◆ Objective 1: In the covered bond market report, which banks hold the mandate for the KHFC euro social covered bond?

◆ Document extract:
------------------------------------
Korea Housing Finance Corporation (KHFC) is set to launch its latest euro-denominated social covered bond early next week and a couple of European issuers are eyeing the market, according to syndicate bankers, but supply is expected to remain limited as thoughts turn to seasonal preoccupations.

Deck chairs on beach imageAfter announcing the mandate on Monday and engaging with investors this week, KHFC is expected to launch a five year Reg S/144A euro social covered bond early next week, subject to market conditions. BNP Paribas, DBS, HSBC and ING have the mandate.

A syndicate banker at one of the leads said KHFC’s €1bn five year social bond launched on 29 January was trading at 32bp over mid-swaps.

Only one euro benchmark hit the market this week, a €1.25bn 10 year for Rabobank on Wednesday, representing a sharp slowdown on the six issues for €4.75bn the previous week, which had been the busiest since mid-January. A syndicate banker said recent issues were generally trading slightly softer, suggesting the market is somewhat saturated.

“Bonds are defending their levels, but they don’t improve anymore,” he said. “So you may bring bonds, but don’t expect any fireworks here.”

He said a couple of European issuers are considering launching deals next week.

“I would be surprised if it were a no-trade week,” he added, “but I would also be surprised if it were a 10-trade week.”

Another syndicate banker said that although the market is solid, supply will remain limited, fuelling some scarcity demand for the asset class.

“There’s little reason to think things will get meaningfully disrupted from here,” he added.

He noted the approaching US public holiday next Friday (3 July) and quarter-end on Tuesday.

“Many European issuers are looking forward to booking their holidays and not worrying about getting more funding in at the moment,” he said. “Once you’ve squared up your book position for the quarter, you’re not really that bothered about putting on new positions.”

With the Eurosystem continuing to buy under its asset purchasing programmes, spreads will grind tighter over the course of the summer, the syndicate banker suggested, before an issuance window opens after the summer holidays.

“The prospect of a close US election may spook the market a bit,” he added, “as well as the prospect of a second wave. If you’re doing a transaction in the second half of the year, you might want to do it in September rather than November.”
------------------------------------
◆ Objective 2: Please rewrite the records below as a numbered list, starting at the first line of the records and ending at the line that contains "4. (488,233)". Drop blank lines, and omit the pictures from your answer.
------------------------------------
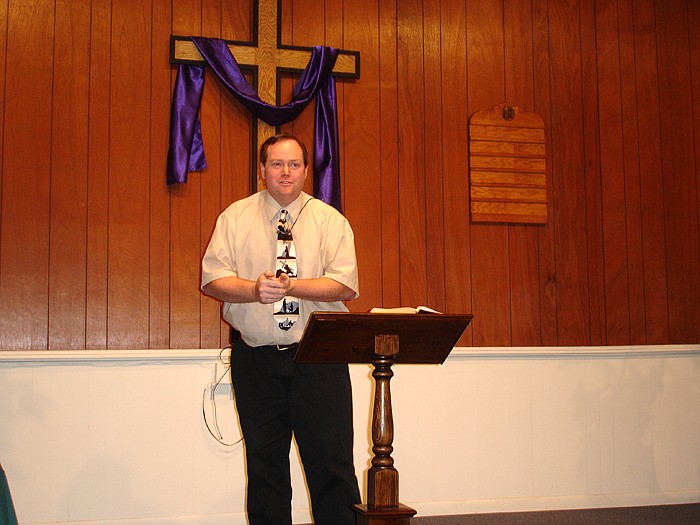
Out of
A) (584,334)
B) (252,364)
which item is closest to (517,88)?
(584,334)

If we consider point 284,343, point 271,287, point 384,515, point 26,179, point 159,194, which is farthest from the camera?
point 159,194

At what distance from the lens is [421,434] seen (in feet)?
11.6

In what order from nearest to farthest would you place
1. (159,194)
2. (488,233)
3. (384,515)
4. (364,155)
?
1. (384,515)
2. (159,194)
3. (364,155)
4. (488,233)

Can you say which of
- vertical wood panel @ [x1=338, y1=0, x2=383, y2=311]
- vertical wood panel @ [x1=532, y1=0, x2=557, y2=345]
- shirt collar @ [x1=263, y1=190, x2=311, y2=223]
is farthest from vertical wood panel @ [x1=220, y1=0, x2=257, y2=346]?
vertical wood panel @ [x1=532, y1=0, x2=557, y2=345]

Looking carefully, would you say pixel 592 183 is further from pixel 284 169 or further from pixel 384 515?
pixel 384 515

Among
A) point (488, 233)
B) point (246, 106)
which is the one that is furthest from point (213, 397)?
point (488, 233)

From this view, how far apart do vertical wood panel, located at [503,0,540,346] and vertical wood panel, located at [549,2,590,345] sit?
0.12 m

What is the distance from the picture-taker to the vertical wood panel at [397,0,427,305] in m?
3.70

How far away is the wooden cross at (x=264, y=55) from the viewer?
137 inches

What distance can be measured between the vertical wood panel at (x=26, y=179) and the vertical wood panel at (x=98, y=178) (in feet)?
0.59

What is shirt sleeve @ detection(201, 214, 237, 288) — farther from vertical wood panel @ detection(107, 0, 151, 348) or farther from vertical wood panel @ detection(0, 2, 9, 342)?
vertical wood panel @ detection(0, 2, 9, 342)

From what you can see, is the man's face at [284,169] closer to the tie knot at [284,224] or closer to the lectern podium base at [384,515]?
the tie knot at [284,224]

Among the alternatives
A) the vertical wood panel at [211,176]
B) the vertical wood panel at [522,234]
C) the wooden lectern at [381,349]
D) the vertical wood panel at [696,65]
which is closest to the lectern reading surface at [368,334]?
the wooden lectern at [381,349]

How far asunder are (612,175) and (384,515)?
2565 mm
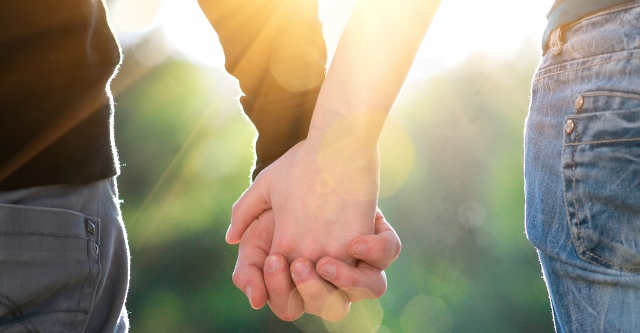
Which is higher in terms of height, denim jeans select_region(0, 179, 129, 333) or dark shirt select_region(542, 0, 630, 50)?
dark shirt select_region(542, 0, 630, 50)

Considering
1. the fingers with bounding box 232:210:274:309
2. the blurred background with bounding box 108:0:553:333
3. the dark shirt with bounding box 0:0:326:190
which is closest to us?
the dark shirt with bounding box 0:0:326:190

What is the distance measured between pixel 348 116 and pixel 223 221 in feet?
71.1

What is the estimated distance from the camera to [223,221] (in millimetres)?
22469

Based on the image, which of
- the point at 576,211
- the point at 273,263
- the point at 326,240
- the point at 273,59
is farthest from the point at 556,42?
the point at 273,59

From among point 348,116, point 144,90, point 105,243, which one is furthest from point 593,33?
point 144,90

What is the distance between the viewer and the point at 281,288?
134cm

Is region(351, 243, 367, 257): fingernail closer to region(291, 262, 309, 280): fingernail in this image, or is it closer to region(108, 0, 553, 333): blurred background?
region(291, 262, 309, 280): fingernail

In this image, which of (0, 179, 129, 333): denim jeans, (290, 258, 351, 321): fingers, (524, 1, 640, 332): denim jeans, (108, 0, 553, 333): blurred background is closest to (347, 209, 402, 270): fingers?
(290, 258, 351, 321): fingers

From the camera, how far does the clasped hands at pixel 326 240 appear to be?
1.30m

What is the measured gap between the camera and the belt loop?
95cm

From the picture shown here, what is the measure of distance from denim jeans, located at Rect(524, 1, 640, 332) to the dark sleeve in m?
0.89

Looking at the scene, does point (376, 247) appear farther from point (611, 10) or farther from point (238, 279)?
point (611, 10)

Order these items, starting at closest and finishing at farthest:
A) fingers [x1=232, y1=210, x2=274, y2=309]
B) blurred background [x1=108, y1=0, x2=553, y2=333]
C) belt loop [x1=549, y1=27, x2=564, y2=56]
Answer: belt loop [x1=549, y1=27, x2=564, y2=56]
fingers [x1=232, y1=210, x2=274, y2=309]
blurred background [x1=108, y1=0, x2=553, y2=333]

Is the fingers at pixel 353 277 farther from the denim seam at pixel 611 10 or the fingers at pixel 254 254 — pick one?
the denim seam at pixel 611 10
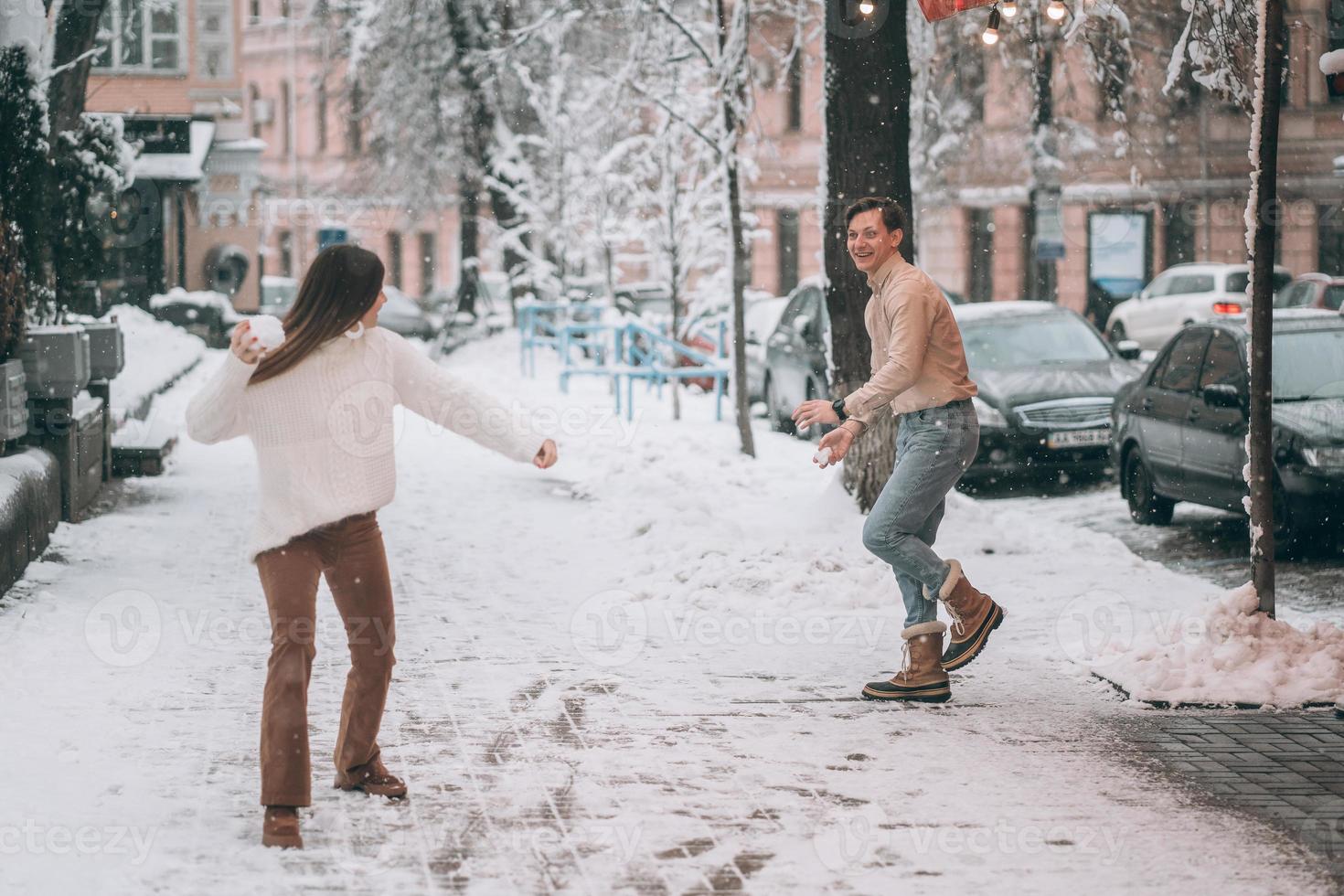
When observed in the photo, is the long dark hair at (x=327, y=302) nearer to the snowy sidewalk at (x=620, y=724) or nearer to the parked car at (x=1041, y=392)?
the snowy sidewalk at (x=620, y=724)

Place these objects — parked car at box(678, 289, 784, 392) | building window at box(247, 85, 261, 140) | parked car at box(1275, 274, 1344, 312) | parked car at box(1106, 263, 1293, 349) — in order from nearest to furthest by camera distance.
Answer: parked car at box(678, 289, 784, 392) < parked car at box(1275, 274, 1344, 312) < parked car at box(1106, 263, 1293, 349) < building window at box(247, 85, 261, 140)

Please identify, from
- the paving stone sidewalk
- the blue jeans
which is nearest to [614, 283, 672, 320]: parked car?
the blue jeans

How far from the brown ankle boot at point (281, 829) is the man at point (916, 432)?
8.75 feet

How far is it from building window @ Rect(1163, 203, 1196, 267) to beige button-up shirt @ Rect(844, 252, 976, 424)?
38.6 metres

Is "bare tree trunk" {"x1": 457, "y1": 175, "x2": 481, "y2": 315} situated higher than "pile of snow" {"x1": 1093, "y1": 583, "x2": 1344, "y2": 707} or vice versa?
"bare tree trunk" {"x1": 457, "y1": 175, "x2": 481, "y2": 315}

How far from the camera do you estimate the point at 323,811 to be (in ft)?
18.9

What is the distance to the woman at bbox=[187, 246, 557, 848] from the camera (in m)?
5.44

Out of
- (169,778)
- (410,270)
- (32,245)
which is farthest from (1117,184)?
(169,778)

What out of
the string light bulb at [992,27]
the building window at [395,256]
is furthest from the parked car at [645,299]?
the building window at [395,256]

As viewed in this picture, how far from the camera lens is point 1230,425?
1204cm

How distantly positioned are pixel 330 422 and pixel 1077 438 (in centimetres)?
------------------------------------
◆ Exercise result 1: BNP Paribas, DBS, HSBC and ING.

◆ Exercise result 2:
1. Out of
2. A) (584,334)
3. B) (252,364)
4. which item is closest to (517,88)?
5. (584,334)
6. If we consider point 284,343, point 271,287, point 384,515, point 26,179, point 159,194, which is farthest from the camera?
7. point 159,194
8. At what distance from the lens is [421,434] seen (in feet)?
9. 11.6
10. In what order from nearest to farthest would you place
11. 1. (159,194)
12. 2. (488,233)
13. 3. (384,515)
14. 4. (364,155)
15. ?
16. 1. (384,515)
17. 2. (159,194)
18. 3. (364,155)
19. 4. (488,233)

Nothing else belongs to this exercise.